Laura Kovács (Vienna University of Technology)

First-order theorem proving and Vampire (slides)

ABSTRACT:

First-order theorem proving is undergoing a rapid development thanks to its successful use in program analysis and verification, security analysis, symbolic computation, theorem proving in mathematics, and other related areas. Breakthrough results in all areas of theorem proving have been obtained, including improvements in theory, implementation, and the development of powerful theorem proving tools. However, recent developments are not always easily accessible to non-specialists. This tutorial aims to address this by introducing the audience to first-order theorem proving. The workhorse used for a demonstration of concepts discussed at the tutorial will be our award-winning theorem prover Vampire.

The tutorial will be split in two lectures. The first lecture immediately helps the audience place the work in context by introducing them to an application of theorem proving in Vampire for validating mathematical theorems.

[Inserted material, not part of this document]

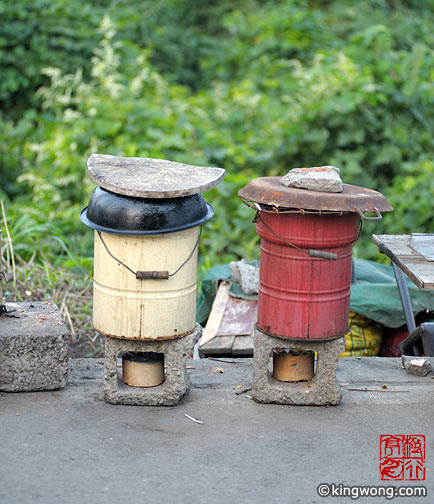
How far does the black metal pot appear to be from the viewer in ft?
11.5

The second lectures focuses on the core concepts of automating first-order theorem proving in first-order logic with equality. We will discuss the resolution and superposition calculus, introduce the saturation principle, present various algorithms implementing redundancy elimination, and demonstrate how these concepts are implemented in Vampire.

Sidney de Carvalho Nogueira (Universidade Federal Rural de Pernambuco, Brazil)

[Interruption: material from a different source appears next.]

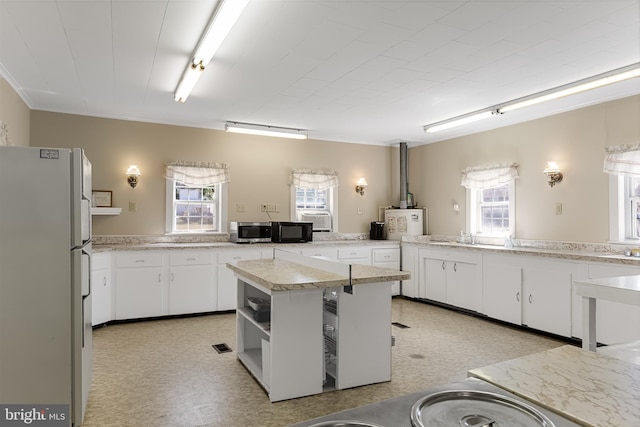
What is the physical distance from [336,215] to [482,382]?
5954 millimetres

An introduction to CSP (slides)

ABSTRACT:

This tutorial overviews the notation of the CSP formal method, its semantics, and sample applications. We use the machine-readable version of CSP (CSPM) and the FDR tool through this tutorial.

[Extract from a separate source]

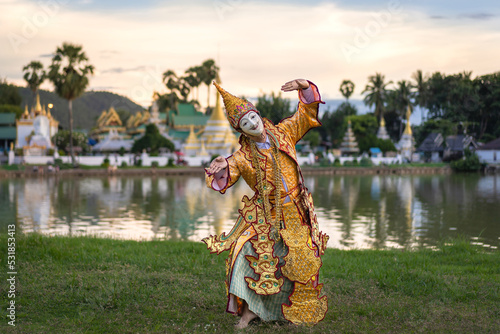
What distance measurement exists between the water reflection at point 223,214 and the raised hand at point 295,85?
A: 6864 mm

CSP (Communicating Sequential Processes) is a process algebra mainly used to model and verify the behavior of concurrent systems. Systems are modeled as processes synchronizing and exchanging data through communication channels. Besides the modeling capabilities, CSP has a set of semantic models that allow one to check refinement between processes and reason about safety and liveness properties. In this tutorial, we use the CSPM notation to illustrate how to model and verify sample systems using the Failures-Divergence Refinement (FDR) tool, one of the main tools for CSP. Such a tool is very efficient in automatically checking whether a CSP process refines another CSP process and verifying properties such as deadlock and livelock freedom of systems specified in CSP. We illustrate the usage of the main concepts of this tutorial using practical examples.